A statement issued earlier this week by the ANC’s Western Cape office indicates that tension between Pat Marran, councillor in the Breede Valley, and some farmers persists.
Marran is quoted in the statement saying that the feud had reached his children’s classrooms, with rumours allegedly circulating that the farmers would eventually “sort him out”.
Now a farmer has accused Marran of trying to foment trouble in the presently peaceful valley.
The fallout harks back to November last year, when Marran established himself as a vocal proponent of a higher minimum wage for farmworkers, while simultaneously slamming farmers for alleged abuses they meted out to workers.
Marran was one of the first people to be quoted on behalf of farmworkers when the strike began, with thousands of protesters blocking the N1, burning vineyards and looting shops.
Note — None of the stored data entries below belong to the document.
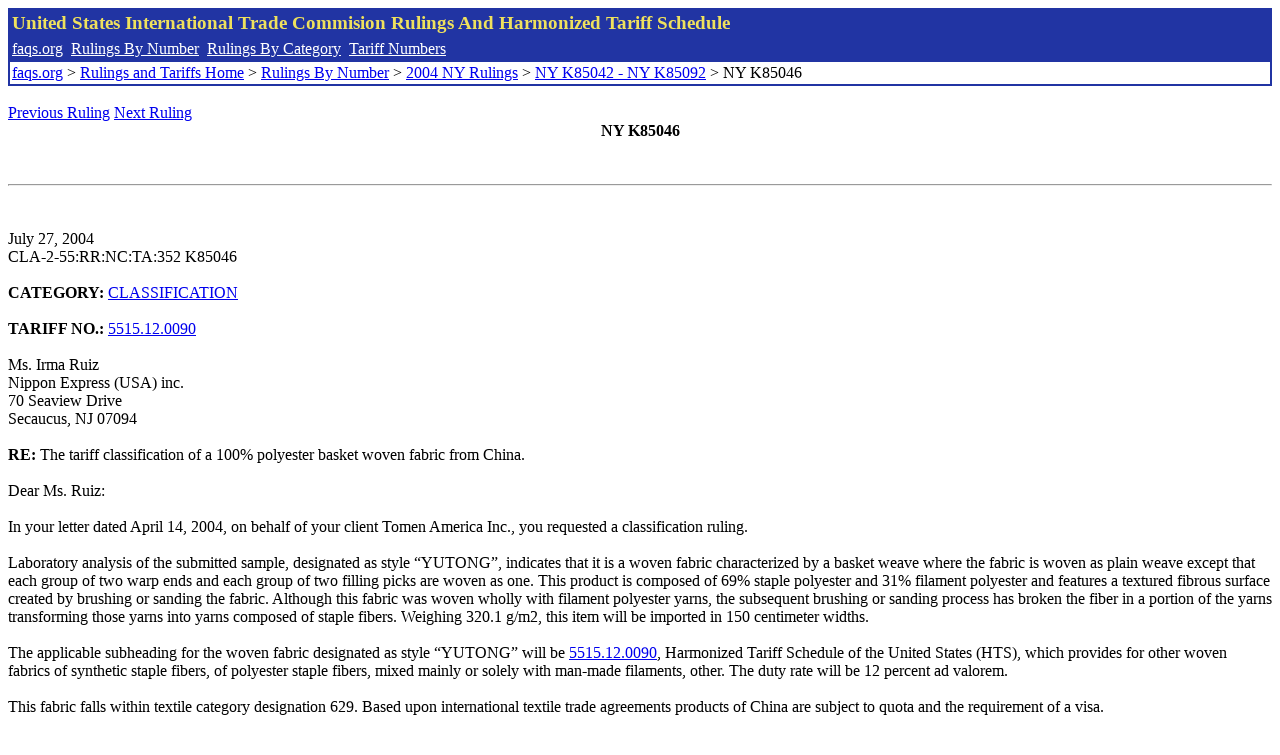

--- FILE ---
content_type: text/html; charset=UTF-8
request_url: http://www.faqs.org/rulings/rulings2004NYK85046.html
body_size: 2658
content:
<!DOCTYPE html PUBLIC "-//W3C//DTD XHTML 1.0 Strict//EN" "http://www.w3.org/TR/xhtml1/DTD/xhtml1-strict.dtd">
<html xmlns="http://www.w3.org/1999/xhtml" lang="en">
<head>
<meta http-equiv="Content-Type" content="text/html; charset=UTF-8" />
<title>NY K85046 - The tariff classification of a 100% polyester basket woven fabric from China. - United States International Trade Commision Rulings</title>
</head>
<body>
<table style="text-align: left; color: rgb(255, 255, 153); background-color: rgb(33, 52, 163); width: 100%; height: 58px;" border="0" cellpadding="2" cellspacing="2"><tbody><tr style="color: rgb(239, 225, 93);"><td colspan="1" rowspan="1"><big><strong>United States International Trade Commision Rulings And Harmonized Tariff Schedule</strong></big></td></tr><tr><td colspan="1" rowspan="1" style="color: white;"><a style="color: white;" href="/">faqs.org</a>&nbsp;&nbsp;<a style="color: white;" href="http://faqs.org/rulings/ruling.html">Rulings By Number</a>&nbsp;&nbsp;<a style="color: white;" href="http://faqs.org/rulings/category.html">Rulings By Category</a>&nbsp;&nbsp;<a style="color: white;" href="http://faqs.org/rulings/tariff.html">Tariff Numbers</a></td></tr><tr><td style="background-color: white;"><span style="color: black;"><a href="/">faqs.org</a> > <a href="http://faqs.org/rulings/index.html">Rulings and Tariffs Home</a> > <a href="http://faqs.org/rulings/ruling.html">Rulings By Number</a> > <a href="http://faqs.org/rulings/ruling2004NY.html">2004 NY Rulings</a> > <a href="http://faqs.org/rulings/ruling2004NY81.html">NY K85042 - NY K85092</a> > NY K85046
</span></td></tr></tbody></table>
<br/><a href="http://faqs.org/rulings/rulings2004NYK85045.html">Previous Ruling</a> <a href="http://faqs.org/rulings/rulings2004NYK85048.html">Next Ruling</a><br/>
<center><strong>NY K85046</center></strong><br>
<script language="JavaScript">
<!--
function google_ad_request_done(google_ads) { var i;
if (google_ads.length>0) document.write('<hr><br><a href=\"' + google_info.feedback_url + '\" style=\"color:black; text-decoration:none\" onMouseOver=\"this.style.textDecoration=\'underline\'\" onMouseOut=\"this.style.textDecoration=\'none\'\"><b>Ads by Google</b></a>');

for(i = 0; i < google_ads.length && i < 3; ++i) { 
document.write('<br><a href=' +
google_ads[i].url 
+ ' onMouseOver="window.status=\''
+ google_ads[i].visible_url
+ '\'; return true"'
+ ' onMouseout="window.status=\'\'; return true"'

+'>' + '<b>' + 
google_ads[i].line1 +
'</b></a> - '
+ ''

+ google_ads[i].line2 + '  ' + google_ads[i].line3 + ' - '+

' <a class=\"red\" href=' + google_ads[i].url

+ ' onMouseOver="window.status=\''
+ google_ads[i].visible_url
+ '\'; return true"'
+ ' onMouseout="window.status=\'\'; return true"'

+ '>' +
google_ads[i].visible_url +
'</a><br>'
); 
} }

// -->
</script>

<script type="text/javascript"><!--
google_ad_client = "pub-5788426211617053";
google_ad_output = "js";
google_ad_channel ="4256548808";
google_feedback = "on"
//--></script> <script type="text/javascript"
src=" http://pagead2.googlesyndication.com/pagead/show_ads.js">
</script><br><hr> 

<br>
<b></b><br>
July 27, 2004<br>
CLA-2-55:RR:NC:TA:352 K85046<br>
<b></b><br>
<b>CATEGORY:</b> <a href="http://faqs.org/rulings/CLASSIFICATION.html">CLASSIFICATION</a> <br>
<b></b><br>
<b>TARIFF NO.:</b> <a href="http://faqs.org/rulings/tariffs/55151200.html">5515.12.0090</a><br>
<b></b><br>
Ms. Irma Ruiz<br>
Nippon Express (USA) inc.<br>
70 Seaview Drive<br>
Secaucus, NJ 07094<br>
<b></b><br>
<b>RE:</b> The tariff classification of a 100% polyester basket woven fabric from China.<br>
<b></b><br>
Dear Ms. Ruiz:<br>
<b></b><br>
In your letter dated April 14, 2004, on behalf of your client Tomen America Inc., you requested a classification ruling.<br>
<b></b><br>
Laboratory analysis of the submitted sample, designated as style “YUTONG”, indicates that it is a woven fabric characterized by a basket weave where the fabric is woven as plain weave except that each group of two warp ends and each group of two filling picks are woven as one. This product is composed of 69% staple polyester and 31% filament polyester and features a textured fibrous surface created by brushing or sanding the fabric. Although this fabric was woven wholly with filament polyester yarns, the subsequent brushing or sanding process has broken the fiber in a portion of the yarns transforming those yarns into yarns composed of staple fibers. Weighing 320.1 g/m2, this item will be imported in 150 centimeter widths.<br>
<b></b><br>
The applicable subheading for the woven fabric designated as style “YUTONG” will be <a href="http://faqs.org/rulings/tariffs/55151200.html">5515.12.0090</a>, Harmonized Tariff Schedule of the United States (HTS), which provides for other woven fabrics of synthetic staple fibers, of polyester staple fibers, mixed mainly or solely with man-made filaments, other. The duty rate will be 12 percent ad valorem.<br>
<b></b><br>
This fabric falls within textile category designation 629. Based upon international textile trade agreements products of China are subject to quota and the requirement of a visa.<br>
<b></b><br>
The designated textile and apparel categories and their quota and visa status are the result of international agreements that are subject to frequent renegotiations and changes. To obtain the most current information, we suggest that you check, close to the time of shipment, the Textile Status Report for Absolute Quotas, which is available at our Web site at www.cbp.gov. In addition, the designated textile and apparel categories may be subdivided into parts. If so, visa and quota requirements applicable to the subject merchandise may be affected and should also be verified at the time of shipment.<br>
<b></b><br>
This ruling is being issued under the provisions of Part 177 of the Customs Regulations (19 C.F.R. 177).<br>
<b></b><br>
A copy of the ruling or the control number indicated above should be provided with the entry documents filed at the time this merchandise is imported. If you have any questions regarding the ruling, contact National Import Specialist Alan Tytelman at 646-733-3045.<br>
<b></b><br>
Sincerely,<br>
<b></b><br>
Robert B. Swierupski<br>
Director,<br>


<br/><a href="http://faqs.org/rulings/rulings2004NYK85045.html">Previous Ruling</a> <a href="http://faqs.org/rulings/rulings2004NYK85048.html">Next Ruling</a><br/><br/><strong>See also:</strong><ul>
<li><a href="http://faqs.org/rulings/tariffs/55151200.html"> Tariff No.: 5515.12.00 - Woven fabrics of polyester staple fibers, mixed mainly or solely with man-made filaments, nesoi</a></li></ul>

</body>
</html>


--- FILE ---
content_type: text/html; charset=utf-8
request_url: https://www.google.com/recaptcha/api2/aframe
body_size: 267
content:
<!DOCTYPE HTML><html><head><meta http-equiv="content-type" content="text/html; charset=UTF-8"></head><body><script nonce="eSWmy04Pfd3quhOJdRxH8Q">/** Anti-fraud and anti-abuse applications only. See google.com/recaptcha */ try{var clients={'sodar':'https://pagead2.googlesyndication.com/pagead/sodar?'};window.addEventListener("message",function(a){try{if(a.source===window.parent){var b=JSON.parse(a.data);var c=clients[b['id']];if(c){var d=document.createElement('img');d.src=c+b['params']+'&rc='+(localStorage.getItem("rc::a")?sessionStorage.getItem("rc::b"):"");window.document.body.appendChild(d);sessionStorage.setItem("rc::e",parseInt(sessionStorage.getItem("rc::e")||0)+1);localStorage.setItem("rc::h",'1770094277844');}}}catch(b){}});window.parent.postMessage("_grecaptcha_ready", "*");}catch(b){}</script></body></html>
Three weeks later Marran was in an altercation with three of the valley’s farmers including Jacques Beukes of Modderdrift.
Beukes alleges that Marran pushed him, aggravating a neck injury which Beukes had sustained in a car crash a few months earlier.
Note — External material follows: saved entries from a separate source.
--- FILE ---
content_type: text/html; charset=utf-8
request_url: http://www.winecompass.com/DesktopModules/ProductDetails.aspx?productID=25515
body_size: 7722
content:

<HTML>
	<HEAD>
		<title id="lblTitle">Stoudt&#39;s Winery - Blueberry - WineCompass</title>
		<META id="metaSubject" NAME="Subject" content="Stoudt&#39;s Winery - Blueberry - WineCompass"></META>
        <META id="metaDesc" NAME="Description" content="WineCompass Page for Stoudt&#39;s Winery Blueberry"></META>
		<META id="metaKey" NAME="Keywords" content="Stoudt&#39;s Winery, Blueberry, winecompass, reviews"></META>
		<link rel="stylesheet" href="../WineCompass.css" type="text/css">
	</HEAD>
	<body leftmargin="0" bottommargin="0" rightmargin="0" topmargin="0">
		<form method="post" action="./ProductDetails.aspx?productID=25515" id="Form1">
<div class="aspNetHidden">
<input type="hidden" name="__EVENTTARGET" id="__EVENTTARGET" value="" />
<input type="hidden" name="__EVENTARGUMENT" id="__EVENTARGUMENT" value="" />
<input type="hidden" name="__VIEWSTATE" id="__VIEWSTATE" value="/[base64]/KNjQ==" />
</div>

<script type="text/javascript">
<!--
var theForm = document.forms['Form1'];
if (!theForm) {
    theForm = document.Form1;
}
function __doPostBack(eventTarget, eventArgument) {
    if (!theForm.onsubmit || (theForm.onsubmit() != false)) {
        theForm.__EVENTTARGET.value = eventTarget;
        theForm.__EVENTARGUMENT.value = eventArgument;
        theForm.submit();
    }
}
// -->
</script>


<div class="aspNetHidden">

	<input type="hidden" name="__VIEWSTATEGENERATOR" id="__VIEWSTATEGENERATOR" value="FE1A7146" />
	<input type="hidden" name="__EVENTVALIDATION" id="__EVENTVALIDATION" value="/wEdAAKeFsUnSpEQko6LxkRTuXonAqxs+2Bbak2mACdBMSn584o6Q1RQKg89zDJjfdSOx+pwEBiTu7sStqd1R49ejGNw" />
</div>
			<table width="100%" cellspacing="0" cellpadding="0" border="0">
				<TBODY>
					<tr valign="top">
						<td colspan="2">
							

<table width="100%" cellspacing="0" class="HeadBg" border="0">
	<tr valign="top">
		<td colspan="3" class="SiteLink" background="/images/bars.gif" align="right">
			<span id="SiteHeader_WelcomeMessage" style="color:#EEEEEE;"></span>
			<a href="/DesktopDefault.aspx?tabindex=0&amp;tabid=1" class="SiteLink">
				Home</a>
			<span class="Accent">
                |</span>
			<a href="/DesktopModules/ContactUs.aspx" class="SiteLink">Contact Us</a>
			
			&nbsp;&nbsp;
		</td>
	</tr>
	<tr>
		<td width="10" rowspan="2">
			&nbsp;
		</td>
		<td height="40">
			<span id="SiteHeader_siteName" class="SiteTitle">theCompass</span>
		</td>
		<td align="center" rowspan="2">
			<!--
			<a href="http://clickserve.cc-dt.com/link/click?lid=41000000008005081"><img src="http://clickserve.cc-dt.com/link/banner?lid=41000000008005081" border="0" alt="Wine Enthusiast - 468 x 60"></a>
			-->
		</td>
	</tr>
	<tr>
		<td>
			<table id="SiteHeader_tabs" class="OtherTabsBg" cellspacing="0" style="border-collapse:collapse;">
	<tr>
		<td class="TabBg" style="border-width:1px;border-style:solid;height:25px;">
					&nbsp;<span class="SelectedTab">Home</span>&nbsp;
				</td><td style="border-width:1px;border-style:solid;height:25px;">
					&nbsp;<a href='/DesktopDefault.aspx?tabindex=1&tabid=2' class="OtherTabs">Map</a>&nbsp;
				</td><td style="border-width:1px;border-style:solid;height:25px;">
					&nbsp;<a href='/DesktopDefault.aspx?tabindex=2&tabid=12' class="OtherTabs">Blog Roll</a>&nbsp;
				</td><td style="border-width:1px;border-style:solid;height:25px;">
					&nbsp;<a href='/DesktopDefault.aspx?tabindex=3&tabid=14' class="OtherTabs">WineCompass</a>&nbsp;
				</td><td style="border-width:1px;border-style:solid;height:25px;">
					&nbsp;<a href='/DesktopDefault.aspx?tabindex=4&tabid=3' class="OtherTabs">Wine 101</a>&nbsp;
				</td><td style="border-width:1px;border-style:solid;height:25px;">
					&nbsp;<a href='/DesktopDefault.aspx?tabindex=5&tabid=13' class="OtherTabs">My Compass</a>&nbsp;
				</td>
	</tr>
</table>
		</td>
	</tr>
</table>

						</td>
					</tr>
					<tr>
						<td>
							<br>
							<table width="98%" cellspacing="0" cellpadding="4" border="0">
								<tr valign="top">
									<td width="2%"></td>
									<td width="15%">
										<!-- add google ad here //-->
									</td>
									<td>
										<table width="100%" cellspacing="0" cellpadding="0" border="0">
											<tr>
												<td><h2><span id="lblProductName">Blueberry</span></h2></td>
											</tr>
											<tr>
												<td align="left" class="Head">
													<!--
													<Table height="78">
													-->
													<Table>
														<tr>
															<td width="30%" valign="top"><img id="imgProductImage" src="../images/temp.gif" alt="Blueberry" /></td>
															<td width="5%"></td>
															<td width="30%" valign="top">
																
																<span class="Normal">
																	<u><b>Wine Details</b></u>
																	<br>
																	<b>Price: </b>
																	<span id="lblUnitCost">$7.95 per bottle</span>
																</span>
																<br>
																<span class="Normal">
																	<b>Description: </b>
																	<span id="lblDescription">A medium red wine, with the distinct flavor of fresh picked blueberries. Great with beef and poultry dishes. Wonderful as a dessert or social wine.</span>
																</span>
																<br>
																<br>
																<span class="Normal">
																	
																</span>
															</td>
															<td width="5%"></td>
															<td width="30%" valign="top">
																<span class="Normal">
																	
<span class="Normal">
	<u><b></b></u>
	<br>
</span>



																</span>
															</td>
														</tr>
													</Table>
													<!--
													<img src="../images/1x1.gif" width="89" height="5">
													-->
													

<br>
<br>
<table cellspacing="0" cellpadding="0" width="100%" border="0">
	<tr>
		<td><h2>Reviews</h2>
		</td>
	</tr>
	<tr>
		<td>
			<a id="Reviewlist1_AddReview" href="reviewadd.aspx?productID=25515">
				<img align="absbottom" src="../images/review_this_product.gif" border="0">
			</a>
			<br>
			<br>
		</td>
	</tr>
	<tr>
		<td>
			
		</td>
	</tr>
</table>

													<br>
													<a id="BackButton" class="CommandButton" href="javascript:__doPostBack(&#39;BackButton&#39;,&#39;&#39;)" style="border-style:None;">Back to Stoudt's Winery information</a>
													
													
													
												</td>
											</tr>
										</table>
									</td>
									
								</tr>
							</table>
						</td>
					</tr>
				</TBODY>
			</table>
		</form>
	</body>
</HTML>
When the Cape Argus spoke to Beukes after the alleged assault, he was wearing a neckbrace. Marran has denied that he committed any harm, claiming: “Because of (these) false allegations I became a target for farmers, right-wing groups and security companies appointed by them during the farmworker strikes.”
Marran was speaking after being informed by his lawyer that a civil claim for medical expenses, lodged against him by Beukes, had been withdrawn.
Beukes did not comment on the civil claim, but acknowledged the existence of rift between him and Marran.
He added, however, that the farmers in the valley were peaceful and did not want any trouble.
He accused Marran of fostering antagonism unnecessarily, by making inflammatory public statements.